NBC recently confirmed the renewal of "Late Night With Seth Meyers" and extended its host's contract through 2028. However, as the show gears up for its 12th season next fall, it will undergo a significant change: the absence of its house band, marking a first in the show’s 44-year history.

The 8G Band, which has been a staple of the show and is led by "Saturday Night Live" alum Fred Armisen, will no longer perform live. This decision, confirmed by Deadline, stems from budget constraints affecting the broadcast industry.

Eli Janney, the associate musical director and a band member, shared insights in a Vulture interview about the evolving landscape of television entertainment.

Band Cut Amid Shifts

Janney pointed to the pressures from streaming services and digital platforms as key factors in the budget cuts.

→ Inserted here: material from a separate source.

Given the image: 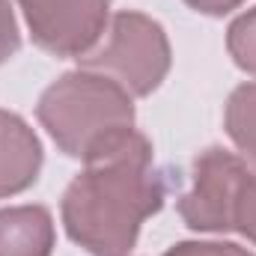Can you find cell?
Here are the masks:
<instances>
[{"label": "cell", "mask_w": 256, "mask_h": 256, "mask_svg": "<svg viewBox=\"0 0 256 256\" xmlns=\"http://www.w3.org/2000/svg\"><path fill=\"white\" fill-rule=\"evenodd\" d=\"M66 188L63 224L72 242L96 256H126L146 218L164 206V182L149 140L128 128L86 161Z\"/></svg>", "instance_id": "6da1fadb"}, {"label": "cell", "mask_w": 256, "mask_h": 256, "mask_svg": "<svg viewBox=\"0 0 256 256\" xmlns=\"http://www.w3.org/2000/svg\"><path fill=\"white\" fill-rule=\"evenodd\" d=\"M39 122L72 158H90L104 143L134 128L131 96L102 72H68L39 98Z\"/></svg>", "instance_id": "7a4b0ae2"}, {"label": "cell", "mask_w": 256, "mask_h": 256, "mask_svg": "<svg viewBox=\"0 0 256 256\" xmlns=\"http://www.w3.org/2000/svg\"><path fill=\"white\" fill-rule=\"evenodd\" d=\"M80 63L116 80L128 96H149L170 68V45L158 21L140 12H120L104 45L84 54Z\"/></svg>", "instance_id": "3957f363"}, {"label": "cell", "mask_w": 256, "mask_h": 256, "mask_svg": "<svg viewBox=\"0 0 256 256\" xmlns=\"http://www.w3.org/2000/svg\"><path fill=\"white\" fill-rule=\"evenodd\" d=\"M248 164L224 149H206L191 167V188L179 200L182 220L200 232L236 230V202L248 176Z\"/></svg>", "instance_id": "277c9868"}, {"label": "cell", "mask_w": 256, "mask_h": 256, "mask_svg": "<svg viewBox=\"0 0 256 256\" xmlns=\"http://www.w3.org/2000/svg\"><path fill=\"white\" fill-rule=\"evenodd\" d=\"M18 6L42 51L80 60L98 45L110 0H18Z\"/></svg>", "instance_id": "5b68a950"}, {"label": "cell", "mask_w": 256, "mask_h": 256, "mask_svg": "<svg viewBox=\"0 0 256 256\" xmlns=\"http://www.w3.org/2000/svg\"><path fill=\"white\" fill-rule=\"evenodd\" d=\"M42 167V146L27 122L0 110V196L30 188Z\"/></svg>", "instance_id": "8992f818"}, {"label": "cell", "mask_w": 256, "mask_h": 256, "mask_svg": "<svg viewBox=\"0 0 256 256\" xmlns=\"http://www.w3.org/2000/svg\"><path fill=\"white\" fill-rule=\"evenodd\" d=\"M54 220L42 206L0 208V256H51Z\"/></svg>", "instance_id": "52a82bcc"}, {"label": "cell", "mask_w": 256, "mask_h": 256, "mask_svg": "<svg viewBox=\"0 0 256 256\" xmlns=\"http://www.w3.org/2000/svg\"><path fill=\"white\" fill-rule=\"evenodd\" d=\"M226 131L256 167V84H242L226 102Z\"/></svg>", "instance_id": "ba28073f"}, {"label": "cell", "mask_w": 256, "mask_h": 256, "mask_svg": "<svg viewBox=\"0 0 256 256\" xmlns=\"http://www.w3.org/2000/svg\"><path fill=\"white\" fill-rule=\"evenodd\" d=\"M226 48H230L236 66L256 74V9L244 12L242 18L232 21L230 36H226Z\"/></svg>", "instance_id": "9c48e42d"}, {"label": "cell", "mask_w": 256, "mask_h": 256, "mask_svg": "<svg viewBox=\"0 0 256 256\" xmlns=\"http://www.w3.org/2000/svg\"><path fill=\"white\" fill-rule=\"evenodd\" d=\"M236 230L244 232L256 244V167L248 170L242 194H238V202H236Z\"/></svg>", "instance_id": "30bf717a"}, {"label": "cell", "mask_w": 256, "mask_h": 256, "mask_svg": "<svg viewBox=\"0 0 256 256\" xmlns=\"http://www.w3.org/2000/svg\"><path fill=\"white\" fill-rule=\"evenodd\" d=\"M21 48V33H18V21L12 15L9 0H0V66L9 57H15V51Z\"/></svg>", "instance_id": "8fae6325"}, {"label": "cell", "mask_w": 256, "mask_h": 256, "mask_svg": "<svg viewBox=\"0 0 256 256\" xmlns=\"http://www.w3.org/2000/svg\"><path fill=\"white\" fill-rule=\"evenodd\" d=\"M164 256H254L238 244H218V242H185L170 248Z\"/></svg>", "instance_id": "7c38bea8"}, {"label": "cell", "mask_w": 256, "mask_h": 256, "mask_svg": "<svg viewBox=\"0 0 256 256\" xmlns=\"http://www.w3.org/2000/svg\"><path fill=\"white\" fill-rule=\"evenodd\" d=\"M185 3L196 12H206V15H224V12H232L242 0H185Z\"/></svg>", "instance_id": "4fadbf2b"}]
</instances>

"It’s a Spotify moment in music," he remarked, highlighting the broader devaluation of music in the digital age. The band was informed of this decision over a month ago by Meyers and showrunner Mike Shoemaker, impacting not only the musicians but also the crew associated with them.

"Late Night With Seth Meyers" differs from shows like "The Tonight Show Starring Jimmy Fallon," where live music is central to the format. Meyers' show has been known more for its sharp political commentary in segments like "A Closer Look" and features like the "Day Drinking" series, along with its celebrity interviews.

Despite the removal of live performances, the 8G Band members, including Seth Jabour and Syd Butler, will continue to contribute musically to the show behind the scenes. This shift reflects a broader trend in television where traditional elements are being reevaluated in response to financial realities and changing viewer preferences.

As the landscape of late-night television adapts, Meyers' show is poised to maintain its relevance through its strong comedic and analytical content, albeit without one of its longstanding musical components.